Violet sat beside Rosie, and the sisters ate the bread ravenously. Violet did think about saving some, but then she would have had to share it. It was better to eat while the three men were still full of whiskey. As they ate, they looked out at the landscape, which grew increasingly bizarre and beautiful and frightening. They went up into the mountains through beech forests in Arthur’s Pass. The rain turned to snow, and Violet and Rosie looked with fascination at the trees, seemingly dusted with rock sugar, and at the partially frozen ponds and streams. The higher they went, the worse the road became. At times, the passengers had to get out because the road was too icy for the horses to pull a fully loaded wagon.
So far, though, the other travelers were still in good spirits. They were strong, young men, and Jim Paisley was not the only one who had stocked up on whiskey. Violet, who had carried Rosie over the worst stretches of road, was exhausted by the first evening. They weren’t prepared for the weather either. It was too cold for their clothing, and neither of the girls had shoes that kept their feet warm and dry.
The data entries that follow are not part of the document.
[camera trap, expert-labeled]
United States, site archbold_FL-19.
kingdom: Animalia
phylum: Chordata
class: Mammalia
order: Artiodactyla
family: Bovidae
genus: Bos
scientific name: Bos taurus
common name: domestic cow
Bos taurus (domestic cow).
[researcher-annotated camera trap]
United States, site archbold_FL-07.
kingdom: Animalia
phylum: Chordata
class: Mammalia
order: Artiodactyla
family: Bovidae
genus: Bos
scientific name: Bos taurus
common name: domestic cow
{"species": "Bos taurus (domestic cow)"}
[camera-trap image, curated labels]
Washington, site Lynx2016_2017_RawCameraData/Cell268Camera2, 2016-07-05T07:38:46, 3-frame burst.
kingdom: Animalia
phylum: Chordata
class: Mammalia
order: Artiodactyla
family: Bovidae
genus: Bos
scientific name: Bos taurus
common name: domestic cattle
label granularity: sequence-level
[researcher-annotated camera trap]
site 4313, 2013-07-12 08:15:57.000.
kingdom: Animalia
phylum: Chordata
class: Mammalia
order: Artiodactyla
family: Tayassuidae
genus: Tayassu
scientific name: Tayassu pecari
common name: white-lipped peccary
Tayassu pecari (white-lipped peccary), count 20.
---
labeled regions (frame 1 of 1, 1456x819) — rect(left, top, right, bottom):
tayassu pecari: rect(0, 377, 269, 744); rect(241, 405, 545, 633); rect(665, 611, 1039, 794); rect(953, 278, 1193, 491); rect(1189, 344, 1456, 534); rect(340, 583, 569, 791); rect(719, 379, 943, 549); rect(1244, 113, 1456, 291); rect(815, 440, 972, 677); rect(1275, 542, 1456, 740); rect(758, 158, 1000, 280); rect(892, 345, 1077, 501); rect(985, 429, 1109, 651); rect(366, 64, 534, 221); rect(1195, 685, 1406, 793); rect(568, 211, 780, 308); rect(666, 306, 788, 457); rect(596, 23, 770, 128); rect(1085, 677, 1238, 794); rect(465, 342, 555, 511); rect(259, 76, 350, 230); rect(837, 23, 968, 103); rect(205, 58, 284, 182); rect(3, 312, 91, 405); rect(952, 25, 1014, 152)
Violet was relieved when they reached that day’s destination, a primitive hut in the woods even though there was hardly space for the twenty-seven men and three women. The husband of the older woman insisted on his wife’s sleeping close to the fireplace. Violet’s own shy request that she and Rosie join the woman was met with lude responses from the men about how they would keep her warm.